Les certifications comportementales sont délivrées par l’Association des Comportementalistes Félins (ACF) et le Cercle des Comportementalistes du Chat (CCC). Les assurances exigent souvent la certification Pet Sitter Pro (délivrée par ABEPETS après 40 heures de formation). Aucune certification n’est obligatoire pour exercer, mais 61% des cat sitters en possèdent une (enquête UPJ 2025).
Évolution de carrière à 3/5/10 ans
- 3 ans : consolidation de clientèle, passage de 10 à 25 visites par semaine, spécialisation en catsitting médicalisé, obtention certification ATSAM ou soigneur félin, CA cible 25000€.
- 5 ans : création d’une micro-entreprise avec 2 salariés, développement d’un service de garde 24h/24, partenariat avec 3 cliniques vétérinaires, CA cible 70000€, obtention du label QualiPet.

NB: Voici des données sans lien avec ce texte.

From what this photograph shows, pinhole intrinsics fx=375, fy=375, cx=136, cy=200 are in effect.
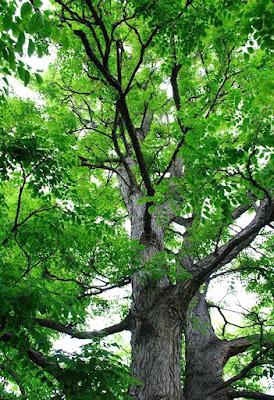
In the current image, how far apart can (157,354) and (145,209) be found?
228cm

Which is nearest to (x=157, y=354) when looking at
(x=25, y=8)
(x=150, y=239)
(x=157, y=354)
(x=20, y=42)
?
(x=157, y=354)

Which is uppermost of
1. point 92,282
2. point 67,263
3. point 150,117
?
point 150,117

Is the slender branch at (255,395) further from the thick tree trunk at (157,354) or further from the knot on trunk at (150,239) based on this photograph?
the knot on trunk at (150,239)

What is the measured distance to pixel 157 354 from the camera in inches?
198

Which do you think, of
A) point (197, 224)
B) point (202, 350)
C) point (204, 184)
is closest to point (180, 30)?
point (204, 184)

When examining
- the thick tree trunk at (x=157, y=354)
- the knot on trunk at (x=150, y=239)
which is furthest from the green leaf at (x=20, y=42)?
the knot on trunk at (x=150, y=239)

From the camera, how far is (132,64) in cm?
786

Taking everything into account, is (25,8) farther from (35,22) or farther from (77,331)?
(77,331)

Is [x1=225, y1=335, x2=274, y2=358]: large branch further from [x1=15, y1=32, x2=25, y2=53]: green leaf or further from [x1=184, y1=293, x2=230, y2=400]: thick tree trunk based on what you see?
[x1=15, y1=32, x2=25, y2=53]: green leaf

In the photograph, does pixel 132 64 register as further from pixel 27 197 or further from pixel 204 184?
pixel 204 184

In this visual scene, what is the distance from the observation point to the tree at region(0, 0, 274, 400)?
3213mm

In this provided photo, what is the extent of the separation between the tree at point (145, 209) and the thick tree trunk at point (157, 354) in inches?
0.6

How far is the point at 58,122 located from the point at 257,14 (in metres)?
5.56

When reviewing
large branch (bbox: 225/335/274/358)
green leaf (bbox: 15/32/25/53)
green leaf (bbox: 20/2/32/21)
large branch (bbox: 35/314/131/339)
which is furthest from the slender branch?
green leaf (bbox: 20/2/32/21)
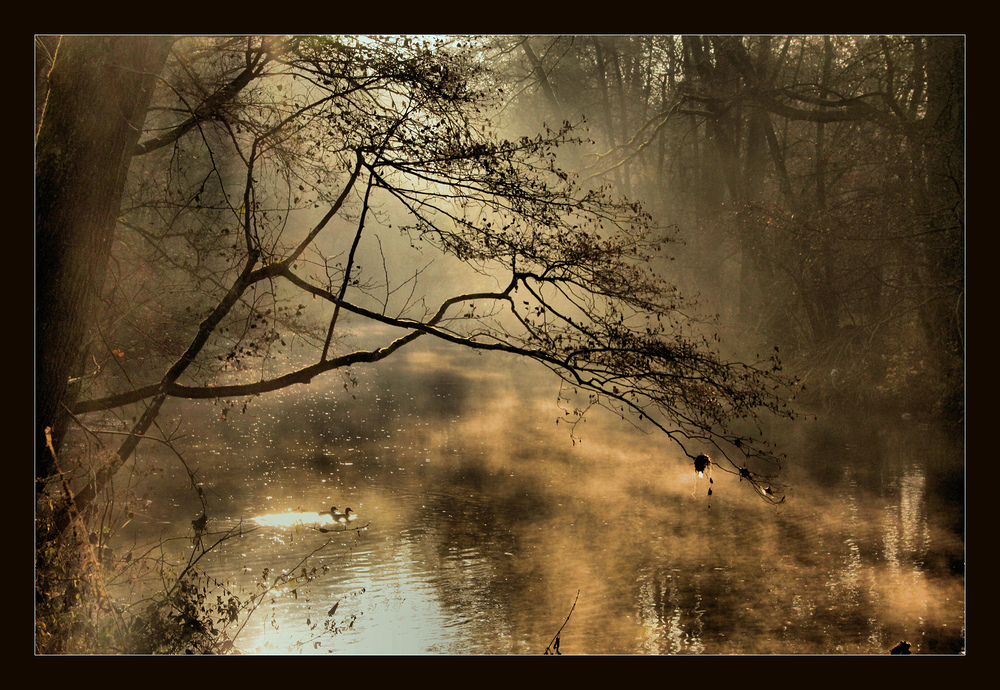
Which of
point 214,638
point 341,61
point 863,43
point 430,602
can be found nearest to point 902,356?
point 863,43

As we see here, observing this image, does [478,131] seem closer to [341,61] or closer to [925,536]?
[341,61]

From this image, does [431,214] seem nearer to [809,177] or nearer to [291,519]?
[291,519]

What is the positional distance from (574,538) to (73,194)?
4258mm

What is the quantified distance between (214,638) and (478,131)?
118 inches

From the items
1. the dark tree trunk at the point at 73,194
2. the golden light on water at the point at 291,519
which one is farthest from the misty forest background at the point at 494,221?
the golden light on water at the point at 291,519

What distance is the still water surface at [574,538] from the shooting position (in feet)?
13.8

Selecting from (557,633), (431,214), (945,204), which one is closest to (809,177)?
(945,204)

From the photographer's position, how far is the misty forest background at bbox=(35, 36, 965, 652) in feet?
10.3

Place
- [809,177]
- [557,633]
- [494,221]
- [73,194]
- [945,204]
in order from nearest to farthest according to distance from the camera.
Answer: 1. [73,194]
2. [494,221]
3. [557,633]
4. [945,204]
5. [809,177]

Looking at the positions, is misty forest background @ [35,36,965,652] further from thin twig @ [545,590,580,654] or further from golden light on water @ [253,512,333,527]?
thin twig @ [545,590,580,654]

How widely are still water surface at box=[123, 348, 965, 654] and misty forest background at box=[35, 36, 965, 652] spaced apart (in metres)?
0.68

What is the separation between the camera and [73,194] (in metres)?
3.05

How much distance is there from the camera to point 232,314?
4773mm

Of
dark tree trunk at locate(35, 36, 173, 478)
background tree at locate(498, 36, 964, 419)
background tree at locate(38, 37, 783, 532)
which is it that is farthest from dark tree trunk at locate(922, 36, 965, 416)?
dark tree trunk at locate(35, 36, 173, 478)
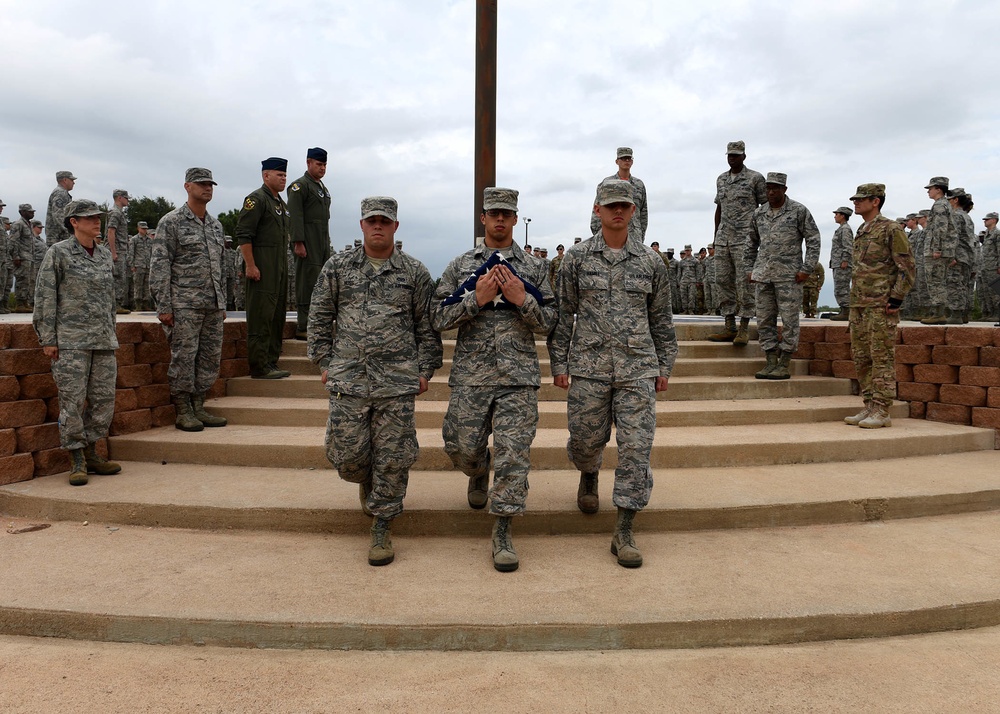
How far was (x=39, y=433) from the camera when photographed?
15.7ft

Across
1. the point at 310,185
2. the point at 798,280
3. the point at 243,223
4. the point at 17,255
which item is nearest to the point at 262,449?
the point at 243,223

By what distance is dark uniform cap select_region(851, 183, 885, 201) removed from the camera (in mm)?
6012

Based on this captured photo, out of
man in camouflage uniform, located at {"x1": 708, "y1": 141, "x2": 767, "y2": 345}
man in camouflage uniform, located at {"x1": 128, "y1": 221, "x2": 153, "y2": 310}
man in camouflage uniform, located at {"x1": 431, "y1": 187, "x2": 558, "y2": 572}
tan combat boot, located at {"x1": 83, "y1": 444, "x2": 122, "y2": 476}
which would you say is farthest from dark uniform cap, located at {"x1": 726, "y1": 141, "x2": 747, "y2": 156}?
man in camouflage uniform, located at {"x1": 128, "y1": 221, "x2": 153, "y2": 310}

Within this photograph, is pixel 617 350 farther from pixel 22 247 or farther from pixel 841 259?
pixel 22 247

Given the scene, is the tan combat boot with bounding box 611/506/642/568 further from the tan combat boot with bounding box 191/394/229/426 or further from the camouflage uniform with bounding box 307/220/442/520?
the tan combat boot with bounding box 191/394/229/426

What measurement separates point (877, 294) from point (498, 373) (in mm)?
4308

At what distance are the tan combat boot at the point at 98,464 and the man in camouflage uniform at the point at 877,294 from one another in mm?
6266

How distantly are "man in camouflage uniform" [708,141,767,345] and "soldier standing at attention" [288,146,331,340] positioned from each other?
4.61 metres

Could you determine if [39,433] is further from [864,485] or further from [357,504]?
[864,485]

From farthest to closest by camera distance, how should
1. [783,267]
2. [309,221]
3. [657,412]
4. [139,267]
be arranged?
[139,267] < [309,221] < [783,267] < [657,412]

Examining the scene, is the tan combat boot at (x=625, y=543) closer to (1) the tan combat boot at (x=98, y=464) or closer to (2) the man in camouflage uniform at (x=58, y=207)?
(1) the tan combat boot at (x=98, y=464)

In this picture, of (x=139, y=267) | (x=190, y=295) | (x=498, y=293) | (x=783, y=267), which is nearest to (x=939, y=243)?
(x=783, y=267)

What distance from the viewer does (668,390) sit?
21.1 ft

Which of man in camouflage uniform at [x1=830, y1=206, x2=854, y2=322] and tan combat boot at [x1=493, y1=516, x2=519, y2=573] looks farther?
man in camouflage uniform at [x1=830, y1=206, x2=854, y2=322]
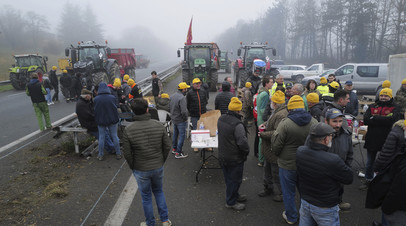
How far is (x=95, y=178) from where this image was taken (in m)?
5.16

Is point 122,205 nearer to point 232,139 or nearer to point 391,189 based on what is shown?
point 232,139

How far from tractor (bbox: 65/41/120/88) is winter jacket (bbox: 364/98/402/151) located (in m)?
12.8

- 10 ans : direction d’une franchise régionale (type Chat’Voyage), ouverture d’un centre de formation agréé Qualiopi, publication d’un ouvrage de référence, CA cible 250000€, diversification vers le conseil en bien-être félin.
Les trois principales voies d’évolution sont la gestion d’équipe, la formation professionnelle et l’expertise médicale de pointe.
Perspectives du métier
Le vieillissement des propriétaires de chats accroît la demande de soins à domicile, tandis que la digitalisation crée des besoins de supervision humaine pour les outils connectés. Le télétravail permanent réduit les séjours en pension et favorise les visites quotidiennes. Le métier reste non réglementé, mais des initiatives législatives prévoient un agrément obligatoire pour les prestataires animaliers, ce qui structurerait davantage la profession.